Shai Hermesh

De ICEJ in Jeruzalem heeft een langdurige relatie met onze goede vriend Shai Hermesh, een voormalig lid van de Knesset. Shai dankt de ICEJ zelfs voor het redden van zijn leven, zo’n tien jaar geleden, toen hij in een schuilkelder schuilde die we in zijn thuisgemeenschap Kfar Aza hadden geplaatst tijdens een raketbeschieting vanuit Gaza. Shai slaagde er onlangs opnieuw in om aan het onheil te ontsnappen, hij overleefde het gruwelijke door Hamas geleide bloedbad van 7 oktober.

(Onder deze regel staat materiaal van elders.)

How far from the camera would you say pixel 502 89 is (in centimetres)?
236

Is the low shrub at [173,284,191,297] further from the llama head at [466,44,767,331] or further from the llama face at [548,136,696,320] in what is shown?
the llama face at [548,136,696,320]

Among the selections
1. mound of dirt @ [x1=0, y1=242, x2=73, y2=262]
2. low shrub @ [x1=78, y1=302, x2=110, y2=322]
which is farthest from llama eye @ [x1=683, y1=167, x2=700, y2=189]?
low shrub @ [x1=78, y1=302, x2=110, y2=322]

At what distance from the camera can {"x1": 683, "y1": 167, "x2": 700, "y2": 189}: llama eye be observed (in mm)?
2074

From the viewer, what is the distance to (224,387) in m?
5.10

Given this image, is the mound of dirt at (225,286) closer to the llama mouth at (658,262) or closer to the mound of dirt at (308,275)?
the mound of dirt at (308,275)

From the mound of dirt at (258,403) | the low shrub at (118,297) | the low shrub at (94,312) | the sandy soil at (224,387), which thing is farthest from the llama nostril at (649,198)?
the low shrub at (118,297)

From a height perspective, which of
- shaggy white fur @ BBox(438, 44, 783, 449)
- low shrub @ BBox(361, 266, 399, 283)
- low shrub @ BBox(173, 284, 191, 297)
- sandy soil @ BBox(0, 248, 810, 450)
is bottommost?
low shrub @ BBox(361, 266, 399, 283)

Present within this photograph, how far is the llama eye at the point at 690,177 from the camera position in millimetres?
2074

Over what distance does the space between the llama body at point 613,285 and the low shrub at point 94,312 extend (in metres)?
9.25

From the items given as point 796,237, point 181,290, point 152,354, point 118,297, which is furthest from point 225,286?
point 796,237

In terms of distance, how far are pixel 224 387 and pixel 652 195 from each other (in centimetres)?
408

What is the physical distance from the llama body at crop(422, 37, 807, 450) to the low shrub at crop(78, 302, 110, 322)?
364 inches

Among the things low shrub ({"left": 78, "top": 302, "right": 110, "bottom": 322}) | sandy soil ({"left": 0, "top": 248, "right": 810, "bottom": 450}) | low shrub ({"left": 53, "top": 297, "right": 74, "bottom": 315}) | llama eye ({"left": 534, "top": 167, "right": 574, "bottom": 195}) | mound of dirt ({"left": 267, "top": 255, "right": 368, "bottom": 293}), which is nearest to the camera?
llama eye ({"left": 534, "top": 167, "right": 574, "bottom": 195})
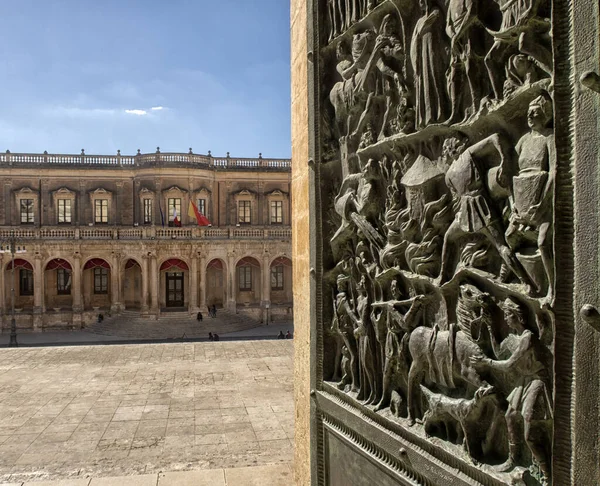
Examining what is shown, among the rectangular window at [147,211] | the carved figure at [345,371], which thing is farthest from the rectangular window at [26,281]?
the carved figure at [345,371]

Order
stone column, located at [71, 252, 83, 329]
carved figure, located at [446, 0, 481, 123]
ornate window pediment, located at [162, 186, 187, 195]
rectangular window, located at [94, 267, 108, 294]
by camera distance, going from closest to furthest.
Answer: carved figure, located at [446, 0, 481, 123] → stone column, located at [71, 252, 83, 329] → rectangular window, located at [94, 267, 108, 294] → ornate window pediment, located at [162, 186, 187, 195]

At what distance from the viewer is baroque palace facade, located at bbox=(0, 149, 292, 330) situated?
117 feet

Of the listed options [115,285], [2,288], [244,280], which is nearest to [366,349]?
[115,285]

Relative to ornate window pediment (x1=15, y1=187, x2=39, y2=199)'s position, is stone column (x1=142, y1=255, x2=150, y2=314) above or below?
below

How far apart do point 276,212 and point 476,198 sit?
1551 inches

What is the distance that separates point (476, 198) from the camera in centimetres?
271

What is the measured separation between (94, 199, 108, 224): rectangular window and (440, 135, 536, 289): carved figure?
129 ft

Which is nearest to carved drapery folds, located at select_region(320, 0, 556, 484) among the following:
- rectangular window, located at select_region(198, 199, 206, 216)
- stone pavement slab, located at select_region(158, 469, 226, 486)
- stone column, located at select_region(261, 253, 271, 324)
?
stone pavement slab, located at select_region(158, 469, 226, 486)

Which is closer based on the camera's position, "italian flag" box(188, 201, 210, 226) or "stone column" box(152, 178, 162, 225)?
"italian flag" box(188, 201, 210, 226)

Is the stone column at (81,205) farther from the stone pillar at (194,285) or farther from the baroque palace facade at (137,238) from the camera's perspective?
the stone pillar at (194,285)

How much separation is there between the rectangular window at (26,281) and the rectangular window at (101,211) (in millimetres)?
5845

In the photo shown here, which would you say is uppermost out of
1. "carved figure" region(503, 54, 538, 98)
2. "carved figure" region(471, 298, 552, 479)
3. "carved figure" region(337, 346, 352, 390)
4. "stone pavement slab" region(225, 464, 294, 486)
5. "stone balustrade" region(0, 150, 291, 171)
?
"stone balustrade" region(0, 150, 291, 171)

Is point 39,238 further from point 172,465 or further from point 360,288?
point 360,288

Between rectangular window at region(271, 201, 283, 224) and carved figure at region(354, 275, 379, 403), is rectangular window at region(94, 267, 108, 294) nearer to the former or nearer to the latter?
rectangular window at region(271, 201, 283, 224)
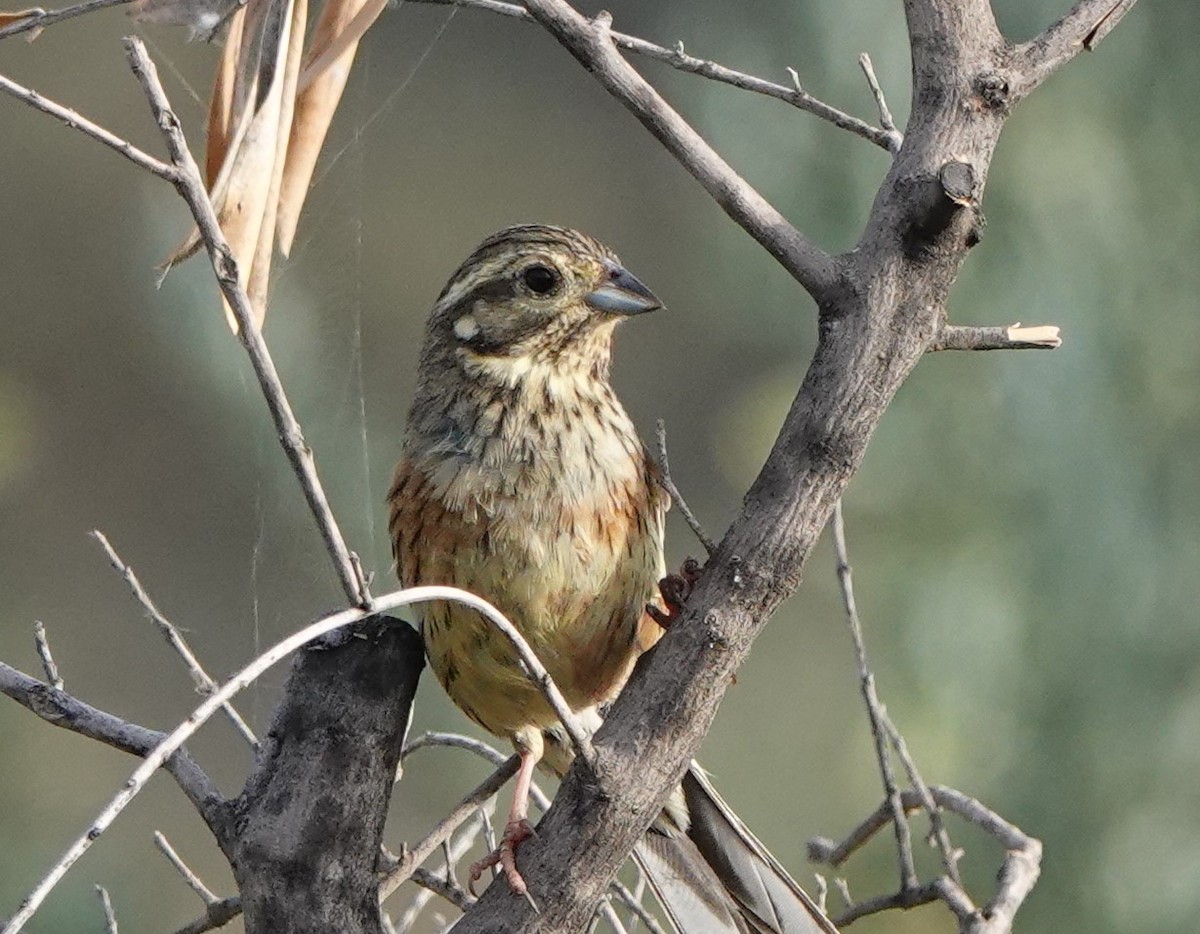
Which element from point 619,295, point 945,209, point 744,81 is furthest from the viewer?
point 619,295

We hadden Shai net twee dagen daarvoor ontmoet toen de ICEJ ongeveer 700 christenen meenam op een solidariteitsbezoek aan het grensgebied met Gaza, aan het einde van onze viering van het Loofhuttenfeest. Tijdens die bijeenkomst op de middelbare school van de regionale raad van Sha’ar HaNegev, bracht Shai samen met burgemeester Ofir Libstein een warme welkomstgroet over aan onze feestpelgrims.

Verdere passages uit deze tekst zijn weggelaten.